„Pater Alois, könnten Sie nicht bei
uns die Kindermette halten?“ So fragt mich die Frau, die mit ihrem
Sohn, einem Erstkommunionkind, vorbei gekommen war. Spontan ermutige
ich sie, wie in den vergangenen Jahren auch, einen Wortgottesdienst
zu feiern, bei dem nicht unbedingt ein Priester gebraucht wird. Und
ich versuche ihr gleichzeitig Mut zu machen: „Sie können das!“
„Aber die Kinder hören bei Ihnen halt doch besser zu“. Natürlich
fühle ich mich ein wenig geschmeichelt, lasse mich aber nicht
überreden.
Ein paar Tage später eine andere Frau
aus einer anderen Gemeinde am Telefon: „Haben Sie im Advent viel
Stress, P. Alois?“ „Was heißt Stress?“ „Ich wollte Sie
fragen, ob Sie nicht eine Adventsandacht mit den Firmlingen bei uns
im Käppele halten könnten“. Auch hier habe ich ohne langes
Überlegen der Frau gesagt, dass es gar nicht schlecht ist, wenn die
Kinder die Erfahrung machen, dass es auch einen Gottesdienst ohne
Priester geben kann, dass sich Menschen auch einfach so zum Gebet
versammeln können.
Das Überlegen begann dann hinterher...
Warum habe ich so und nicht anders reagiert?
Es war nicht aus Sorge, dem Pfarrer ins
Gehege zu kommen. Wir verstehen uns gut und ich meine, er hätte
nichts dagegen, wenn ich zu den Anfragen ja gesagt hätte. Über die
erste habe ich auch im Nachhinein mit ihm gesprochen. Außerdem hat
er mit seinen sechs Pfarreien ja ohnehin genug Termine.
Abgesehen davon, dass ich mich über
solche Anfragen freue, sind sie fast eine Versuchung für mich. Da
ich einfach gerne mit Kindern und Jugendlichen zusammen bin und
versuche, mich in ihre Welt hinein zu versetzen und sie auf dieser
Basis anzusprechen. Wobei ich stets am lernen und für solche
Gelegenheiten dankbar bin.
Und was ist besser? Klar finde ich es
wichtig, wenn Kinder und Jugendliche mit einem Priester zusammen
kommen.
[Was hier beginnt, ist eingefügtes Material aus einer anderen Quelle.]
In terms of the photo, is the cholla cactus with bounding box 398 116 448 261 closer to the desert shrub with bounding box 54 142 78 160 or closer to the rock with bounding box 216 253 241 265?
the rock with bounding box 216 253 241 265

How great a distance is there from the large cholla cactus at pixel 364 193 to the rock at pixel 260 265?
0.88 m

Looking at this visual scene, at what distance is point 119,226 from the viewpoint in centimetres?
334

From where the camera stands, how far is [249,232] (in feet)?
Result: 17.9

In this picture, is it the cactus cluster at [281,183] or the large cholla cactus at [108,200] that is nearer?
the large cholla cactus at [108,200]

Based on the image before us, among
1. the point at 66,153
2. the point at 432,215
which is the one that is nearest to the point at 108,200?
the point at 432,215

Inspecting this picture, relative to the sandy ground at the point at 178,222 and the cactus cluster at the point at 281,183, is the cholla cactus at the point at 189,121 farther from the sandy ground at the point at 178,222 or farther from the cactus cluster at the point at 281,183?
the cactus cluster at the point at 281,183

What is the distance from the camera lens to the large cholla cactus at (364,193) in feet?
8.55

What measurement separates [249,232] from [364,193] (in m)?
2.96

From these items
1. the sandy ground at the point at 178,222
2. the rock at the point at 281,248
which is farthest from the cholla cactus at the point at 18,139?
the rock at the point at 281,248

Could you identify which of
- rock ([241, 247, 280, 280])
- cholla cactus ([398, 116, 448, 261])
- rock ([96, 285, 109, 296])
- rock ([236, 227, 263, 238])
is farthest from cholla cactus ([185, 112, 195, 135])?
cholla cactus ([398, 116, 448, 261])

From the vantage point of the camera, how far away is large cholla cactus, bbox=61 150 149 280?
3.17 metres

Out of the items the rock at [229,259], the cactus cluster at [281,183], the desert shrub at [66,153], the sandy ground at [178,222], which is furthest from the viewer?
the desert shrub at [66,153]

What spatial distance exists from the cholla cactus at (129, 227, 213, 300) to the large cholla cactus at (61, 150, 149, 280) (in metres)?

Das ist ja inzwischen alles andere als selbstverständlich.
Wie oft habe ich die Klage über die fehlenden (jungen) Kapläne in
den Pfarreien gehört, die früher dort Jugendarbeit gemacht haben
und begeistern, mitreißen konnten. Jetzt bekäme ich die Chance zu
der ein oder anderen Begegnung und nehme sie nicht wahr...
Terminlich bin ich zwar insgesamt recht
gut eingedeckt, aber natürlich ließe sich etwas arrangieren.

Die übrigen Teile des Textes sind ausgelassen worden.